» GIVEN ENTRIES:
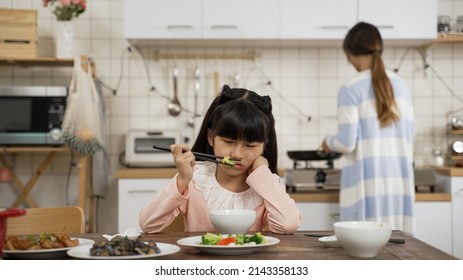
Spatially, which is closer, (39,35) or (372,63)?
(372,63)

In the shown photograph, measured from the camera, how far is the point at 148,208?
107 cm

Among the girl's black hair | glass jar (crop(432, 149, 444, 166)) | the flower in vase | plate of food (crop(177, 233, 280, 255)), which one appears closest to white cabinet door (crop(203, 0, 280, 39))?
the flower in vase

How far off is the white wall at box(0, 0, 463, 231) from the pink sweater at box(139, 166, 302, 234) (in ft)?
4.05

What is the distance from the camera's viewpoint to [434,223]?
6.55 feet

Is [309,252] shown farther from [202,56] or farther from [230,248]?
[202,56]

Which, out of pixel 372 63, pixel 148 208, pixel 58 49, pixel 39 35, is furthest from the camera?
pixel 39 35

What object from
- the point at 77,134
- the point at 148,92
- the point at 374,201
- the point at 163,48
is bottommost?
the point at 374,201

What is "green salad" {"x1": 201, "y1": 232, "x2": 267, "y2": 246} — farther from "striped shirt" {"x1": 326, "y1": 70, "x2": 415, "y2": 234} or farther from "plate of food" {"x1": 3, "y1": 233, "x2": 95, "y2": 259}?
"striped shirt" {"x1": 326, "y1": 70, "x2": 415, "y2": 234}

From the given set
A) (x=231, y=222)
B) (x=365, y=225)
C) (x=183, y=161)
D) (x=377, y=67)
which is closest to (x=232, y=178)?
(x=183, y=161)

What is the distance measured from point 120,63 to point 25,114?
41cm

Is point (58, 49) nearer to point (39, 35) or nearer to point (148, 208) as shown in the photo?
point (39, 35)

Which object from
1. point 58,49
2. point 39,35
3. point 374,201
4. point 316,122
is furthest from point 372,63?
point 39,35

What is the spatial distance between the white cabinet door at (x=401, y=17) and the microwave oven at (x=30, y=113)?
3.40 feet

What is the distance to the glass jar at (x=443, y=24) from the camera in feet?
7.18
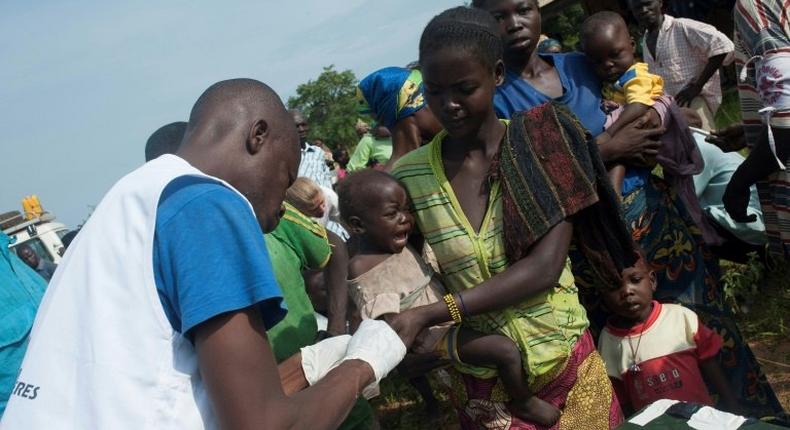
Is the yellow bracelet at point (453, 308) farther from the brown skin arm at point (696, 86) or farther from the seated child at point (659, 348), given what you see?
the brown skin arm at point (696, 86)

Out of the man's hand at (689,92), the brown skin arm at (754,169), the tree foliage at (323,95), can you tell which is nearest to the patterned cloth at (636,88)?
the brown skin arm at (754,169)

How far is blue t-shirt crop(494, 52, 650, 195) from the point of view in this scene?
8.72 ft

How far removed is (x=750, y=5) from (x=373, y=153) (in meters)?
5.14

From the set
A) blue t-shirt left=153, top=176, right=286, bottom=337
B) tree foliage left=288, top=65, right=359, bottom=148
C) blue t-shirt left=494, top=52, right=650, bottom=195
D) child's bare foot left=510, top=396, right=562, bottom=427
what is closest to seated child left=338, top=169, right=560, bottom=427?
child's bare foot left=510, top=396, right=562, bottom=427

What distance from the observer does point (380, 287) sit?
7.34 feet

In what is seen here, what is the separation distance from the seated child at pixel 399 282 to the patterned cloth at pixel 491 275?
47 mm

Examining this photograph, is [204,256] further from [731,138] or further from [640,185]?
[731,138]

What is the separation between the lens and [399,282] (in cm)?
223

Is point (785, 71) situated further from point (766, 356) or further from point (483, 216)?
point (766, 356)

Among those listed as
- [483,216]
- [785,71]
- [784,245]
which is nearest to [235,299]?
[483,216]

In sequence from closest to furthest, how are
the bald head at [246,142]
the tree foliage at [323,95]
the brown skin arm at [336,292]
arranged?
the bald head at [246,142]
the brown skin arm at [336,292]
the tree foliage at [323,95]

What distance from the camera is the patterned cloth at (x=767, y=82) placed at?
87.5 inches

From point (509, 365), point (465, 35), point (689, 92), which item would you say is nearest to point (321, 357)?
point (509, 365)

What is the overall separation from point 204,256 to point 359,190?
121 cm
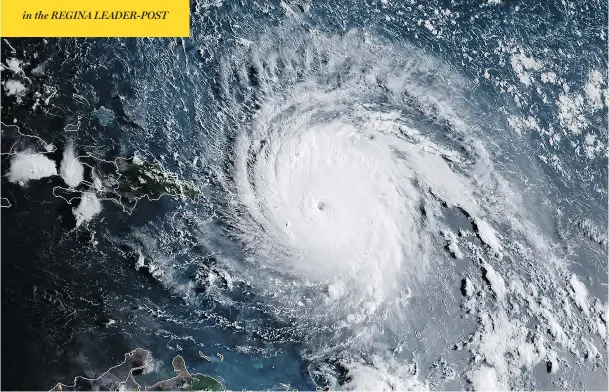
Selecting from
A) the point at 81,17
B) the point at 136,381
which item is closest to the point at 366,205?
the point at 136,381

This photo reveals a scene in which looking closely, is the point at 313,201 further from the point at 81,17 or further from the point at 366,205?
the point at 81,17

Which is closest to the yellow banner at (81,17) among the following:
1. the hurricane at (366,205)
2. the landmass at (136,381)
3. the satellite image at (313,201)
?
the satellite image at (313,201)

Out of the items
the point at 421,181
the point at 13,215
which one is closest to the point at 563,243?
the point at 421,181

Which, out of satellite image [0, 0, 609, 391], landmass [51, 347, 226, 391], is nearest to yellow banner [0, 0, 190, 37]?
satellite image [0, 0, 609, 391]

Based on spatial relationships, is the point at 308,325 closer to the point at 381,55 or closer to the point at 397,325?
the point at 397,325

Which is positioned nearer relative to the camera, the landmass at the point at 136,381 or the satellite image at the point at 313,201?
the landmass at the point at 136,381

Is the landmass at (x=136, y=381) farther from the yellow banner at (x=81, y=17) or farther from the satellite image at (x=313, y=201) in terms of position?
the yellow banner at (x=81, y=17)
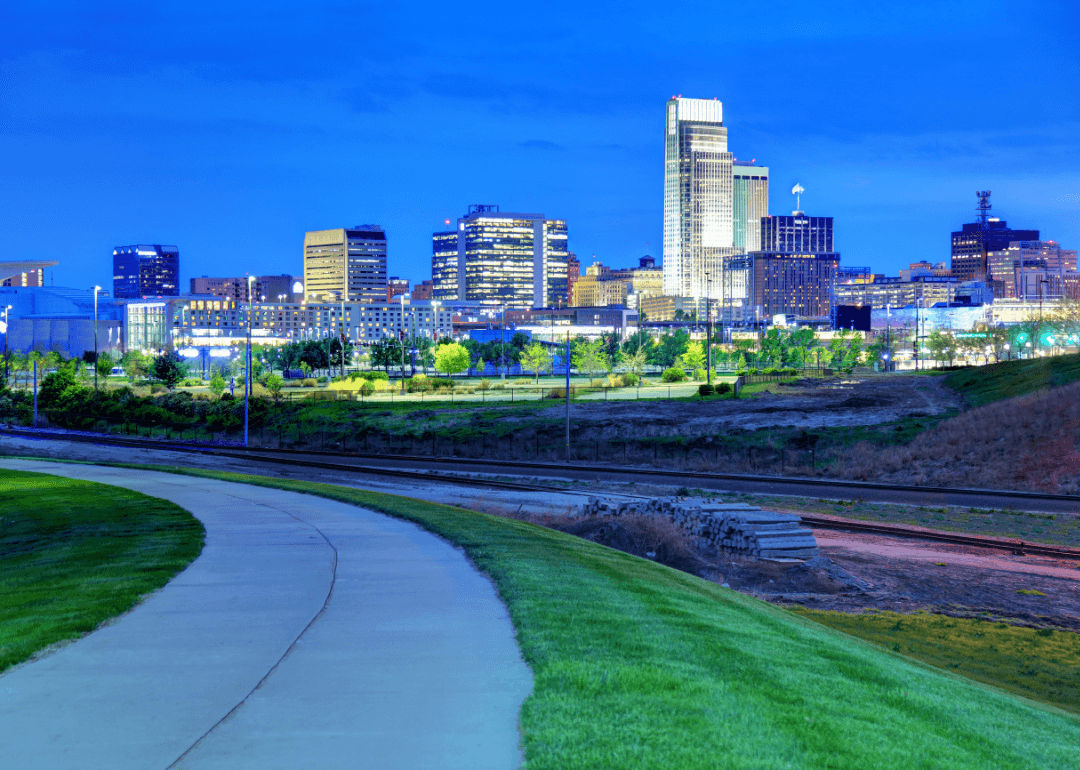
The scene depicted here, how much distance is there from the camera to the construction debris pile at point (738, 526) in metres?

» WRITTEN TASK: Please set down each line of the data above exactly as written, without the pictures.

» FULL ANSWER:
Spatially, which is closer, (39,35) or (372,63)?
(372,63)

In the shown photograph, measured from the camera, how far is the point at 148,208?
107 cm

Among the girl's black hair | glass jar (crop(432, 149, 444, 166)) | the flower in vase | plate of food (crop(177, 233, 280, 255)), which one appears closest to white cabinet door (crop(203, 0, 280, 39))?
the flower in vase

How far off is the white wall at box(0, 0, 463, 231) from the pink sweater at box(139, 166, 302, 234) (in ft)?
4.05

What is the distance from the camera's viewpoint to [434,223]?
6.55 feet

Is [309,252] shown farther from [202,56] or farther from [230,248]?
[202,56]

Which, out of pixel 372 63, pixel 148 208, pixel 58 49, pixel 39 35, is furthest from the camera?
pixel 39 35

What object from
- the point at 77,134
- the point at 148,92
- the point at 374,201
- the point at 163,48
is bottommost?
the point at 374,201

What is "green salad" {"x1": 201, "y1": 232, "x2": 267, "y2": 246} — farther from "striped shirt" {"x1": 326, "y1": 70, "x2": 415, "y2": 234} or farther from "plate of food" {"x1": 3, "y1": 233, "x2": 95, "y2": 259}?
"striped shirt" {"x1": 326, "y1": 70, "x2": 415, "y2": 234}

From the given set
A) (x=231, y=222)
B) (x=365, y=225)
C) (x=183, y=161)
D) (x=377, y=67)
which is closest to (x=232, y=178)?
(x=183, y=161)

What is the distance measured from point 120,63 to point 25,114?
41cm

Is point (58, 49) nearer to point (39, 35) or nearer to point (148, 208) as shown in the photo?
point (39, 35)

Which object from
1. point 58,49
2. point 39,35
3. point 374,201
4. point 316,122
is furthest from point 372,63?
point 39,35

What is the spatial distance between the white cabinet door at (x=401, y=17) and the microwave oven at (x=30, y=113)?
3.40 feet

What is the distance to the glass jar at (x=443, y=24) from the camera in feet?
7.18
Is the yellow bracelet at point (453, 308) farther from the brown skin arm at point (696, 86) or farther from the seated child at point (659, 348), given what you see?
the brown skin arm at point (696, 86)

Out of the man's hand at (689,92), the brown skin arm at (754,169), the tree foliage at (323,95), can you tell which is nearest to the patterned cloth at (636,88)?
the brown skin arm at (754,169)

How far is blue t-shirt crop(494, 52, 650, 195) from the point of view in this scene?
8.72 ft

How far removed is (x=750, y=5) from (x=373, y=153) (in meters)?
5.14

From the set
A) blue t-shirt left=153, top=176, right=286, bottom=337
B) tree foliage left=288, top=65, right=359, bottom=148
C) blue t-shirt left=494, top=52, right=650, bottom=195
D) child's bare foot left=510, top=396, right=562, bottom=427
what is closest to seated child left=338, top=169, right=560, bottom=427?
child's bare foot left=510, top=396, right=562, bottom=427

What distance from the observer does point (380, 287) sit?
7.34 feet

In what is seen here, what is the separation distance from the seated child at pixel 399 282 to the patterned cloth at pixel 491 275?
47 mm

Examining this photograph, is [204,256] further from [731,138] or further from [640,185]?
[731,138]

What is the separation between the lens and [399,282] (in cm)?
223

Is point (785, 71) situated further from point (766, 356) or further from point (483, 216)?
point (766, 356)

Among those listed as
- [483,216]
- [785,71]
- [784,245]
which is nearest to [235,299]?
[483,216]

In sequence from closest to furthest, how are
the bald head at [246,142]
the tree foliage at [323,95]
the brown skin arm at [336,292]
arranged?
the bald head at [246,142]
the brown skin arm at [336,292]
the tree foliage at [323,95]

What distance from the camera is the patterned cloth at (x=767, y=82) placed at?
87.5 inches

From point (509, 365), point (465, 35), point (689, 92), which item would you say is nearest to point (321, 357)?
point (509, 365)

What is the overall separation from point 204,256 to point 359,190?
121 cm
Selecting from
A) the point at 81,17
B) the point at 136,381
which item is closest to the point at 366,205?
the point at 136,381

This photo reveals a scene in which looking closely, is the point at 313,201 further from the point at 81,17 or further from the point at 366,205?
the point at 81,17

Which is closest to the yellow banner at (81,17) among the following:
1. the hurricane at (366,205)
2. the landmass at (136,381)
3. the satellite image at (313,201)
?
the satellite image at (313,201)

Out of the items
the point at 421,181
the point at 13,215
which one is closest to the point at 563,243?
the point at 421,181

Which, out of satellite image [0, 0, 609, 391], landmass [51, 347, 226, 391], is nearest to yellow banner [0, 0, 190, 37]?
satellite image [0, 0, 609, 391]

Based on spatial relationships, is the point at 308,325 closer to the point at 381,55 or closer to the point at 397,325?
the point at 397,325

Which is positioned nearer relative to the camera, the landmass at the point at 136,381 or the satellite image at the point at 313,201?
the landmass at the point at 136,381

Is the landmass at (x=136, y=381) farther from the yellow banner at (x=81, y=17) or farther from the satellite image at (x=313, y=201) in terms of position?
the yellow banner at (x=81, y=17)
The scene depicted here, how much distance is there from the camera to the construction debris pile at point (738, 526) in metres?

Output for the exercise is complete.